The Fight

“I wasn’t trying to steal from you, ma’am,” Layke tried to protest, knowing it was no use.

“Don’t bother talking to her!” a voice shouted from a cell.

“Just fight her and get it over and done with!” another voice said.

“Enough!” the guard roared, advancing towards Layke.

“No, please,” Layke begged.

“No mercy,” a quiet voice said from behind him, and Layke turned around to see a wall of blackness. Something hit the side of his face right on his cut, and the not-yet-healed cut spilled blood again.

“Don’t you dare escape again,” the guard said, punching Layke in the stomach. The breath left him, making him wheeze in an attempt to breathe. “That’s right, suffer, you brat.”

More blows came after that, the next harder than the last. Layke feebly tried to fight back, but it didn’t work. His blows were too weak to do much damage to the guard. Finally, he tried the last tactic that he could. He darted to the side then darted to the next. The guard growled, raising her arm for another blow. Layke ran towards her, kicking her in the groin. The guard stepped back, snarling. That clearly hadn’t had the effect that he had hoped for.

Layke took the opportunity to sprint past the guard. He turned back, and the sight he saw was unexpected. A hand had reached out of one of the cells and had grabbed the guard’s sleeve. The guard was dragged up to the cell and thumped, over and over again, on the bars. Whoever is in there must be strong, Layke thought, impressed. Then his thoughts turned to the matter at hand; the key. Where was it?

“Layke,” a voice hissed. Layke turned around, and was faced with an old woman. She was wearing a matted fur boa, and her hair was in tangles.

“Who are you?” Layke asked.

“You don’t know me, do you?” the woman asked, sighing. “Didn’t think I’d look like this?”

“What do you mean?” Layke asked, before it slowly dawned on him. “You’re Linda?”

Linda nodded. “I know, my appearances always come as a bit of a shock to people.”
“You mean you’ve helped people like me before?”

“No,” Linda said, shaking her head. “No-one’s ever been thrown in my cell before.”

Linda still hadn’t answered Layke’s question, but he let it go; there were more important matters at hand.

“Where’s the key?” he asked. Linda’s hand went up, and something rusty and grey hung from it. “You got the key? How?”

“Easy. I waited until you two were fighting then snatched it off the guard’s belt. Who said old ladies couldn’t have nimble fingers too?”

Layke shook his head in disbelief. “You are amazing.”

“Thank-you,” Linda said, then walked to the nearest cell and started unlocking it.

“What are you doing?” Layke asked.

“If your women get to escape, then the rest of the prisoners do, too.”

The cell was unlocked and the door kicked open. The person inside it was huddled in the corner, staring up at them with wide eyes.

“Don’t hurt me,” she said.

“We won’t,” Linda answered. “We are here to help you escape.”

“No, no you aren’t,” the woman said, crawling further into the corner. “You’re just here to hurt me, like all the guards before me did.”

“I’m not a guard,” Linda said, smiling kindly. “And he certainly isn’t a guard,” she said, gesturing to Layke. The woman looked up at them.

“Are you really here to help me escape?” she whispered.

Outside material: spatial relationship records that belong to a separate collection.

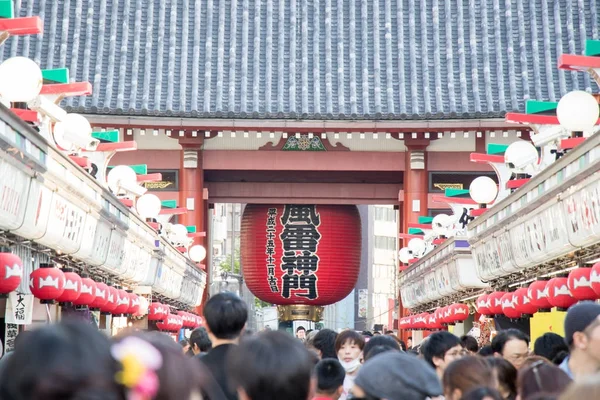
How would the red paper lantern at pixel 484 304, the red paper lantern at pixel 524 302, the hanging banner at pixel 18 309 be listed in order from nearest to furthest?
the hanging banner at pixel 18 309
the red paper lantern at pixel 524 302
the red paper lantern at pixel 484 304

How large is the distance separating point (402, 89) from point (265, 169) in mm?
3380

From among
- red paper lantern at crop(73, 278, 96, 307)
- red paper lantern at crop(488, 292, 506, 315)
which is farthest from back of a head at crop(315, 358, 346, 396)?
red paper lantern at crop(488, 292, 506, 315)

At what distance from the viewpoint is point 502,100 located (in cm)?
2397

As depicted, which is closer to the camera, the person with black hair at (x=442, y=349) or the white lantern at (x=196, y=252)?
the person with black hair at (x=442, y=349)

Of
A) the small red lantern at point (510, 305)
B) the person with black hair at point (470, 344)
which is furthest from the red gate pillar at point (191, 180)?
the person with black hair at point (470, 344)

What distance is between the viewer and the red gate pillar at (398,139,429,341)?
79.8 feet

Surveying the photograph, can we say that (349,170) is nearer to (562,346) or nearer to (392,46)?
(392,46)

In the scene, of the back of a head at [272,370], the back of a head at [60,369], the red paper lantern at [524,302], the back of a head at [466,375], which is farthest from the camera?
the red paper lantern at [524,302]

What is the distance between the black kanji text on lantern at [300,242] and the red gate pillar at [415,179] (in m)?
3.15

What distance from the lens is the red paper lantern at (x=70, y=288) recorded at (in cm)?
1098

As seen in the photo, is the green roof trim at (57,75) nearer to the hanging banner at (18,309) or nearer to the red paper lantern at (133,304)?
the hanging banner at (18,309)

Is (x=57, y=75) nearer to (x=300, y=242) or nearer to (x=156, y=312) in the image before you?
→ (x=156, y=312)

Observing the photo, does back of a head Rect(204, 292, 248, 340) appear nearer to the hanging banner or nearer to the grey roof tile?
the hanging banner

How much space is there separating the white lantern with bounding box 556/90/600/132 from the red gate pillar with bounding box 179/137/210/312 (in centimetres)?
1449
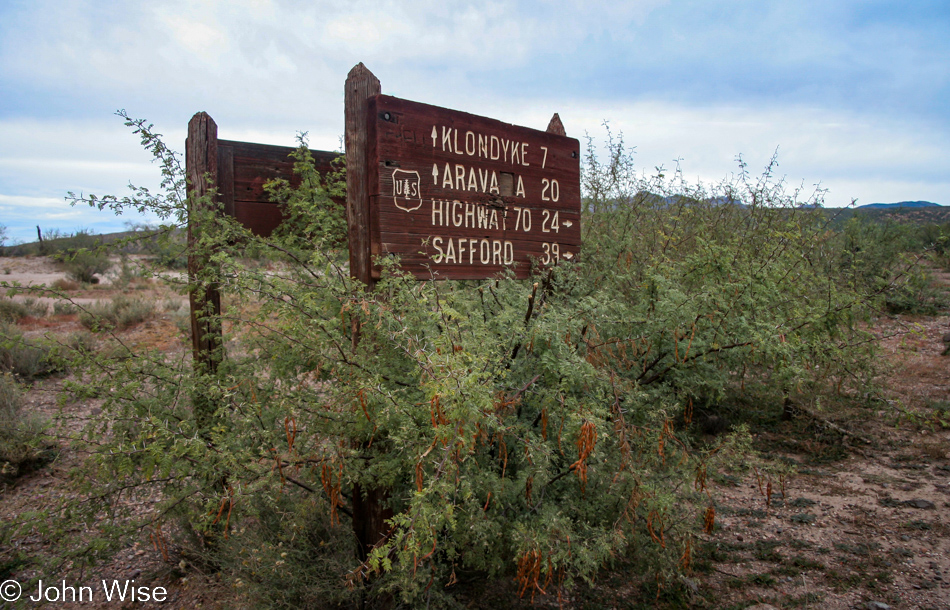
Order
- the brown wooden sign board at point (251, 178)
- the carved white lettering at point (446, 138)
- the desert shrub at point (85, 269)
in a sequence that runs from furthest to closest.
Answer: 1. the desert shrub at point (85, 269)
2. the brown wooden sign board at point (251, 178)
3. the carved white lettering at point (446, 138)

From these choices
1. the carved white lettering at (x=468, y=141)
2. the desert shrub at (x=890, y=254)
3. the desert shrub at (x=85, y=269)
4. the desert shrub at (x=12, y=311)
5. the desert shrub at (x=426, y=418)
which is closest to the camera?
the desert shrub at (x=426, y=418)

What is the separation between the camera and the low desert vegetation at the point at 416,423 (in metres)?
2.41

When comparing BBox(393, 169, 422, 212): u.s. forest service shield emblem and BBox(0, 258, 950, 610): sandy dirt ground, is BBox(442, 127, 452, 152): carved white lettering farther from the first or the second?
BBox(0, 258, 950, 610): sandy dirt ground

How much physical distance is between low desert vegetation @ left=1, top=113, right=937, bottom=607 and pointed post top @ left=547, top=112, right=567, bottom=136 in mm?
→ 960

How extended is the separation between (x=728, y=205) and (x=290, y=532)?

“We are. Now hurry, darling, before the guard becomes conscious again,” Linda said. Layke looked, and true to her word, the guard was lying unconscious on the ground. There were many dents on her head. It gave Layke the shivers, thinking of how strong the person inside the cell must be to make impressions on the guard.

“Linda,” Layke said, a thought suddenly striking him. “Some prisoners might actually be real prisoners.”

Linda nodded. “You’re right. I know who’s who and I’ll save the ones who are innocent.”

“If you say so,” Layke said. Then he stood back. Soon, all the cells containing Waiye’s women were unlocked, and they all crawled out, hungry and worn.

There were still two locked cells, though. Layke walked over to the first one, and wondered who could possibly be in there who wasn’t worthy of being saved.

“Don’t worry,” Linda’s voice called over to him as she walked towards him. “That one’s to be saved.”

The door was unlocked, and a man walked out of it, holding his head high even though he was bruised and battered. He was heavily built and had huge muscles. He was tall, too, and all in all made a very imposing figure.

Then Layke realised that he had been in the cell where the guard had been smashed against the door. Layke’s eyes widened, and he looked up wonderingly at the man.

“Thank-you,” he whispered. The man looked down at him.

“For knocking out the guard,” he said, nodding. “You’re welcome.”